George Wyllie: A Day Down a Goldmine.
Exhibition runs: 5th May - 27th May 2023
Glasgow Print Studio is delighted to present A Day Down a Goldmine, an exhibition of rarely seen works on paper by the late George Wyllie (1921 – 2012).
A Day Down a Goldmine began as an installation consisting of ‘humorous sculpture with a deeply serious vein running through it’ exhibited in 1982 at Glasgow’s Third Eye Centre. Taking a
leaf out of Joseph Beuys’ book, and building on his own passion for performing, George had the idea of augmenting the exhibition with a theatrical experience.
First accompanied by Russell Hunter in 1982, it was performed again in 1984 with Bill Paterson at Watermans Art Centre, London and then went on to the Edinburgh Fringe Festival in 1985 where it won a Fringe First Award. A Day Down a Goldmine then toured venues across Scotland. The
last performance was with John Bett at Tramway during Glasgow’s reign as city of culture in 1990.
A surreal satire of the world's banking systems, A Day Down a Goldmine’s theme was mankind’s never-ending pursuit of power through the accumulation of wealth, and it was George’s first real attempt to counteract what he saw as an absurdity with another absurdity. ‘An incorrect assumption leads to a false conclusion’ was the play’s refrain. In other words, if we fool ourselves with minor absurdities, what happens when there are really major issues to deal with.
To accompany the performances, George produced a narrator’s book featuring illustrations based on the sculptures and the lyrics to the accompanying songs and proclamations. The
pages for the book were created as a series of exquisite prints, produced at Peacock Printmakers, Aberdeen, between 1987 and 1989. Now, after more than three decades, these original prints are being exhibited together and offered for sale for the first time at Glasgow Print Studio.
The prints remained in George’s hands until they passed into the possession of his daughters, Louise and Elaine, at the time of his death in 2012.They have not been seen by the public as a
body of work for 35 years.
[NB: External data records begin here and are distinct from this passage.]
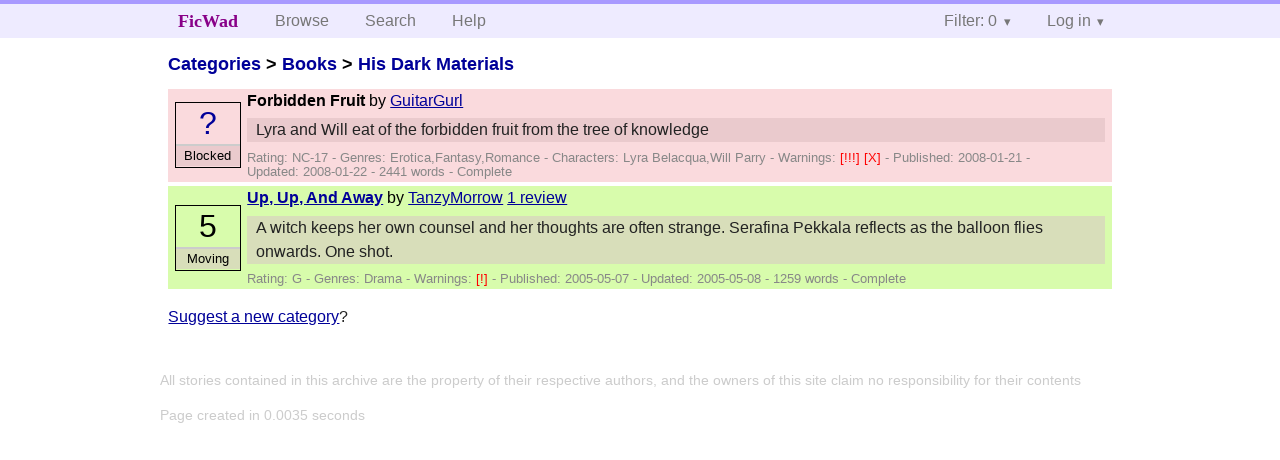

--- FILE ---
content_type: text/html; charset=utf-8
request_url: https://ficwad.com/category/174
body_size: 2556
content:
<!doctype html>
<html>
<head>
	<meta charset="utf-8">
	<meta name="viewport" content="width=device-width, initial-scale=1">
	<title>Stories in His Dark Materials :: FicWad: fresh-picked original and fan fiction</title><link rel="stylesheet" href="//unpkg.com/purecss@2.0.5/build/pure-min.css" type="text/css"><link rel="stylesheet" href="//unpkg.com/purecss@2.0.5/build/grids-responsive-min.css" type="text/css"><link rel="stylesheet" href="/bundles/ficwad.css" type="text/css"><link rel="shortcut icon" href="/favicon.ico" type="image/vnd.microsoft.icon"><link rel="alternate" type="application/atom+xml" title="Recent stories in His Dark Materials" href="https://ficwad.com/feed/recent/174" /><link rel="alternate" type="application/json" title="Recent stories in His Dark Materials" href="https://ficwad.com/feed/recent/174.json" /><link rel="alternate" type="application/atom+xml" title="Recent stories in His Dark Materials (with NC-17)" href="https://ficwad.com/feed/recent/174/nc17" /><link rel="alternate" type="application/json" title="Recent stories in His Dark Materials (with NC-17)" href="https://ficwad.com/feed/recent/174/nc17.json" /><script type="text/javascript">
		var noop = function(){};
		if (!window.console) { window.console = {log:noop,trace:noop,info:noop,warn:noop}; }
		window.FicWad = {"loggedin":false,"username":"loggedout"};
	</script></head>
<body class="page-category">
<div id="header">
	<div class="pure-g">
		<div class="pure-u-1 pure-u-md-3-5">
			<div class="pure-menu pure-menu-horizontal">
				<h1 class="pure-menu-heading"><a id="sitename" class="pure-menu-link" href="/" title="fresh-picked original and fan fiction">FicWad</a></h1>
				<ul class="pure-menu-list">
					<li class="pure-menu-item"><a class="pure-menu-link" href="/">Browse</a></li>
					<li class="pure-menu-item"><a class="pure-menu-link" href="/search">Search</a></li>
					<!--<li class="pure-menu-item"><a class="pure-menu-link" href="/forum">Forum</a></li>-->
					<li class="pure-menu-item"><a class="pure-menu-link" href="/help">Help</a></li>
				</ul>
			</div>
		</div>
		<div class="pure-u-1 pure-u-md-2-5">
			<div class="pure-menu pure-menu-horizontal header-menu-user">
				<ul class="pure-menu-list">
					<li class="pure-menu-item menu-filter pure-menu-has-children pure-menu-allow-hover">						<a class="pure-menu-link" href="#">Filter: 0</a>
						<div class="pure-menu-children">
							<h4>Filter</h4>
							<div id="filtermsg">You won't see stories with a lower score when you browse or search.</div>
							<a href="/account/new">Sign up to adjust the filter</a>
						</div>
					</li>
					<li class="menu-user pure-menu-item pure-menu-has-children pure-menu-allow-hover">
						<a class="pure-menu-link" href="/account/login">Log in</a><div class="pure-menu-children">
							<form method="post" enctype="multipart/form-data" action="/account/login" class="pure-form pure-form-stacked">
								<fieldset class="pure-group">
									<input name="username" class="pure-input-1" placeholder="Username" required>
									<input name="password" class="pure-input-1" type="password" placeholder="Password" required>
								</fieldset>
								<label for="keeploggedin" class="pure-checkbox"><input type="checkbox" name="keeploggedin" id="keeploggedin" value="on"> Remember me</label>
								<button type="submit" class="pure-button pure-input-1 pure-button-primary">Log in</button>
							</form>
							<a href="/account/new" class="pure-button">Register</a>
							<a href="/account/lostpassword" class="pure-button">Lost&nbsp;password</a>
							</div>					</li>
				</ul>
			</div>
		</div>
	</div>
</div>
<div id="contents">
<div id="category"><h2><a href="/">Categories</a> &gt; <a href="/category/18">Books</a> &gt; <a href="/category/174">His Dark Materials</a></h2><ul class="storylist"><li class="blocked"><div class="title"><h4>Forbidden Fruit</h4> <span class="author">by <a href="/a/GuitarGurl">GuitarGurl</a></span></div><blockquote class="summary"><p>Lyra and Will eat of the forbidden fruit from the tree of knowledge</p></blockquote><div class="meta">Rating:&nbsp;NC-17 - Genres:&nbsp;Erotica,Fantasy,Romance - <span class="story-characters">Characters:&nbsp;Lyra Belacqua,Will Parry</span> - <span class="story-warnings">Warnings:&nbsp;<a href="/help#38" title="Severe Spoilers">[!!!] </a> <a href="/help#38" title="Sex">[X] </a></span> - Published:&nbsp;<span data-ts="1200948329" title="2008-01-21T20:45:29+00:00">2008-01-21</span> - Updated:&nbsp;<span data-ts="1200977129" title="2008-01-22T04:45:29+00:00">2008-01-22</span>  - 2441&nbsp;words - Complete</div><div class="score"><span class="score_number"><a href="/help" title="NC-17 stories are blocked to non-members, because we're terrified of the American legal system">?</a></span><span class="score_adjective">Blocked</span></div></li><li class="G TanzyMorrow score5 adjMoving complete"><div class="title"><h4><a href="/story/611">Up, Up, And Away</a></h4> <span class="author">by <a href="/a/TanzyMorrow">TanzyMorrow</a></span> <span class="reviews"><a href="/story/611/reviews">1 review</a></span></div><blockquote class="summary"><p>A witch keeps her own counsel and her thoughts are often strange. Serafina Pekkala reflects as the balloon flies onwards. One shot.</p></blockquote><div class="meta">Rating:&nbsp;G - Genres:&nbsp;Drama - <span class="story-warnings">Warnings:&nbsp;<a href="/help#38" title="Mild Spoilers">[!] </a></span> - Published:&nbsp;<span data-ts="1115506921" title="2005-05-07T23:02:01+00:00">2005-05-07</span> - Updated:&nbsp;<span data-ts="1115532121" title="2005-05-08T06:02:01+00:00">2005-05-08</span>  - 1259&nbsp;words - Complete</div><div class="score"><span class="score_number">5</span><span class="score_adjective">Moving</span></div></li></ul><p class="cattext"><a href="/suggest">Suggest a new category</a>?</p></div></div><div id="footer">
	<p class="copy">All stories contained in this archive are the property of their respective authors, and the owners of this site claim no responsibility for their contents</p>
	<p class="stats">Page created in 0.0035 seconds</p>
</div><script type="text/javascript" src="https://code.jquery.com/jquery-3.6.0.min.js"></script>
<script type="text/javascript">
$('.action_link.confirm').submit(function(e) {
	if (!confirm("Are you sure?")) {
		e.preventDefault();
	}
});
$('form.chapterlist select').change(function(e) { window.location = this.options[this.selectedIndex].value; });
$('#google').submit(function(e) {
	var $in = $(this).find('input');
	$in.val("site:https://ficwad.com " + $in.val());
});
$('input[type="checkbox"].bulk').change(function(e) {
	$('input[type="checkbox"][name="' + $(this).data('bulk') +'"]').prop('checked', this.checked);
}).each(function() {
	var lastCheck;
	var $checkboxes = $('input[type="checkbox"][name="' + $(this).data('bulk') +'"]').click(function(e) {
		if (e.shiftKey && lastCheck && lastCheck != this) {
			var from = $checkboxes.index(this);
			var to = $checkboxes.index(lastCheck);
			var start = Math.min(from, to);
			var end = Math.max(from, to) + 1;
			$checkboxes.slice(start, end).filter(':not(:disabled)').prop('checked', lastCheck.checked);
		}
		lastCheck = this;
	})
});
</script>
<script type="text/javascript" src="/bundles/ficwad.js"></script></body>
</html>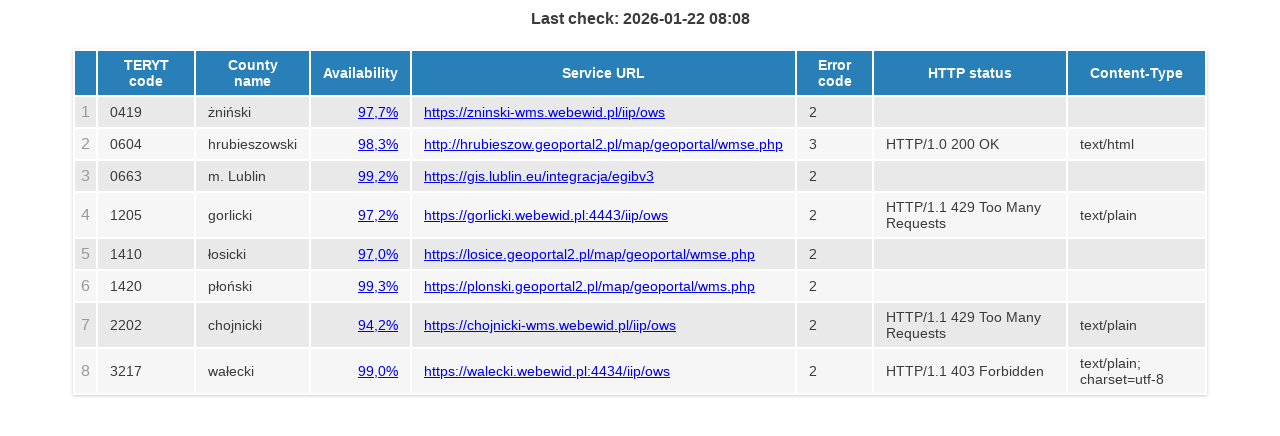

--- FILE ---
content_type: text/html; charset=UTF-8
request_url: https://monitoringpolishsdi.cenagis.edu.pl/portale/bledy.php?wms&eng
body_size: 4175
content:
<html>
	<head>
		<title>Portale powiatowe</title>
		<meta http-equiv="Content-Type" content="text/html; charset=UTF-8"/>
		<link rel='stylesheet' href='css/style.css'/>
		<script src='js/sorttable.js'></script>
		<style>
			a.right {display: block; text-align: right;}
		</style>
	</head>
	<body>
		<center>
<h4>Last check: 2026-01-22 08:08</h4><table id='table' class='table sortable' style="width: 90%">
				<thead><tr class='row header blue'><th class='cell'>TERYT code</th><th class='cell'>County name</th><th class='cell'>Availability</th><th class='cell'>Service URL</th><th class='cell'>Error code</th><th class='cell'>HTTP status</th><th class='cell'>Content-Type</th></tr>
</thead>
				<tbody><tr id='' class='row'><td class='cell'>0419</td><td class='cell'>żniński</td><td class='cell'><a class='right' href='info.php?teryt=0419&wms'>97,7%</a></td><td class='cell'><a target='_blank' href='https://zninski-wms.webewid.pl/iip/ows?SERVICE=WMS&REQUEST=GetCapabilities'>https://zninski-wms.webewid.pl/iip/ows</a></td><td class='cell'>2</td><td class='cell'></td><td class='cell'></td></tr>
<tr id='' class='row'><td class='cell'>0604</td><td class='cell'>hrubieszowski</td><td class='cell'><a class='right' href='info.php?teryt=0604&wms'>98,3%</a></td><td class='cell'><a target='_blank' href='http://hrubieszow.geoportal2.pl/map/geoportal/wmse.php?SERVICE=WMS&REQUEST=GetCapabilities'>http://hrubieszow.geoportal2.pl/map/geoportal/wmse.php</a></td><td class='cell'>3</td><td class='cell'>HTTP/1.0 200 OK</td><td class='cell'>text/html</td></tr>
<tr id='' class='row'><td class='cell'>0663</td><td class='cell'>m. Lublin</td><td class='cell'><a class='right' href='info.php?teryt=0663&wms'>99,2%</a></td><td class='cell'><a target='_blank' href='https://gis.lublin.eu/integracja/egibv3?SERVICE=WMS&REQUEST=GetCapabilities'>https://gis.lublin.eu/integracja/egibv3</a></td><td class='cell'>2</td><td class='cell'></td><td class='cell'></td></tr>
<tr id='' class='row'><td class='cell'>1205</td><td class='cell'>gorlicki</td><td class='cell'><a class='right' href='info.php?teryt=1205&wms'>97,2%</a></td><td class='cell'><a target='_blank' href='https://gorlicki.webewid.pl:4443/iip/ows?SERVICE=WMS&REQUEST=GetCapabilities'>https://gorlicki.webewid.pl:4443/iip/ows</a></td><td class='cell'>2</td><td class='cell'>HTTP/1.1 429 Too Many Requests</td><td class='cell'>text/plain</td></tr>
<tr id='' class='row'><td class='cell'>1410</td><td class='cell'>łosicki</td><td class='cell'><a class='right' href='info.php?teryt=1410&wms'>97,0%</a></td><td class='cell'><a target='_blank' href='https://losice.geoportal2.pl/map/geoportal/wmse.php?SERVICE=WMS&REQUEST=GetCapabilities'>https://losice.geoportal2.pl/map/geoportal/wmse.php</a></td><td class='cell'>2</td><td class='cell'></td><td class='cell'></td></tr>
<tr id='' class='row'><td class='cell'>1420</td><td class='cell'>płoński</td><td class='cell'><a class='right' href='info.php?teryt=1420&wms'>99,3%</a></td><td class='cell'><a target='_blank' href='https://plonski.geoportal2.pl/map/geoportal/wms.php?SERVICE=WMS&REQUEST=GetCapabilities'>https://plonski.geoportal2.pl/map/geoportal/wms.php</a></td><td class='cell'>2</td><td class='cell'></td><td class='cell'></td></tr>
<tr id='' class='row'><td class='cell'>2202</td><td class='cell'>chojnicki</td><td class='cell'><a class='right' href='info.php?teryt=2202&wms'>94,2%</a></td><td class='cell'><a target='_blank' href='https://chojnicki-wms.webewid.pl/iip/ows?SERVICE=WMS&REQUEST=GetCapabilities'>https://chojnicki-wms.webewid.pl/iip/ows</a></td><td class='cell'>2</td><td class='cell'>HTTP/1.1 429 Too Many Requests</td><td class='cell'>text/plain</td></tr>
<tr id='' class='row'><td class='cell'>3217</td><td class='cell'>wałecki</td><td class='cell'><a class='right' href='info.php?teryt=3217&wms'>99,0%</a></td><td class='cell'><a target='_blank' href='https://walecki.webewid.pl:4434/iip/ows?SERVICE=WMS&REQUEST=GetCapabilities'>https://walecki.webewid.pl:4434/iip/ows</a></td><td class='cell'>2</td><td class='cell'>HTTP/1.1 403 Forbidden</td><td class='cell'>text/plain; charset=utf-8</td></tr>
</tbody>
			</table>		</center>
	</body>
</html>

--- FILE ---
content_type: text/css
request_url: https://monitoringpolishsdi.cenagis.edu.pl/portale/css/style.css
body_size: 2725
content:
body {
  font-family: "Helvetica Neue", Helvetica, Arial;
  font-size: 16px;
  line-height: 18px;
  color: #3b3b3b;
  padding: 10px;
  margin: 0;
}
@media screen and (max-width: 580px) {
  body {
    font-size: 12px;
    line-height: 14px;
  }
}

input {
    padding: 2px 5px;
    margin: 8px 0;
    display: inline-block;
    border: 1px solid #ccc;
    box-sizing: border-box;
}

input[type=text] {
	width: 180px;
	font-size: 125%;
}

.edit {
	width: 500px !important;
}

select {
	width: 180px;
	font-size: 125%;
}

input[type=submit] {
    background-color: #4ABC96;
    color: white;
	font-size: 125%;
    padding: 7px 9px;
    margin: 8px 0;
    border: none;
    cursor: pointer;
    text-decoration: none;
}

input[type=button],.button {
    background-color: #4A96BC;
    color: white;
    padding: 6px 8px;
    margin: 2px 3px;
    border: none;
    cursor: pointer;
    font-size: 14px;
    text-decoration: none;
}

.wrapper {
  margin: 0 auto;
  padding: 40px;
  max-width: 800px;
}

.table {
  margin: 0;
  width: 100%;
  box-shadow: 0 1px 3px rgba(0, 0, 0, 0.2);
  display: table;
}
@media screen and (max-width: 580px) {
  .table {
    display: block;
  }
}

.row {
  display: table-row;
  background: #f6f6f6;
}
.row:nth-of-type(odd) {
  background: #e9e9e9;
}
.row.header {
  font-weight: 900;
  color: #ffffff;
  background: #ea6153;
}
.row.green {
  background: #4ABC96;
}
.row.blue {
  background: #2980b9;
}
@media screen and (max-width: 580px) {
  .row {
    padding: 14px 0 7px;
    display: block;
  }
  .row.header {
    padding: 0;
    height: 6px;
  }
  .row.header .cell {
    display: none;
  }
  .row .cell {
    margin-bottom: 10px;
  }
  .row .cell:before {
    margin-bottom: 3px;
    content: attr(data-title);
    min-width: 98px;
    font-size: 10px;
    line-height: 10px;
    font-weight: bold;
    text-transform: uppercase;
    color: #969696;
    display: block;
  }
}

.cell {
  font-size: 14px;
  padding: 6px 12px;
  display: table-cell;
}
@media screen and (max-width: 580px) {
  .cell {
    padding: 2px 16px;
    display: block;
  }
}

table.sortable tbody {
    counter-reset: sortabletablescope;
}
table.sortable thead tr::before {
    content: "";
    display: table-cell;
}
table.sortable tfoot {
    background-color: #bbb;
}
table.sortable tfoot tr::before {
    content: "";
    display: table-cell;
}
table.sortable tbody tr::before {
    content: counter(sortabletablescope);
    counter-increment: sortabletablescope;
    display: table-cell;
	padding: 6px 6px;
	color: #999;
	vertical-align: middle;
}

.header_gmina {
	width: 75%;
	overflow: hidden;
	color: #fff;
	background-color: #059;
	text-align: center;
	margin-top: 10px;
}

.edycja th {
	text-align: left;
}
Thanks to the Estate of George Wyllie, they have now been made available publicly for the first time, as fresh as the day George made them all these years ago.
Unseen and untouched, they are in limited numbers as first discovered.
Born in Glasgow on the 31st December 1921, George Ralston Wyllie was a performer and
musician from an early age but for the majority of his adult life, he worked as a Customs and Excise officer in Ayrshire, Northern Ireland and Greenock.
On leaving school, he trained as an engineer with the Post Office before serving with the Royal Navy, from 1942 to 1946.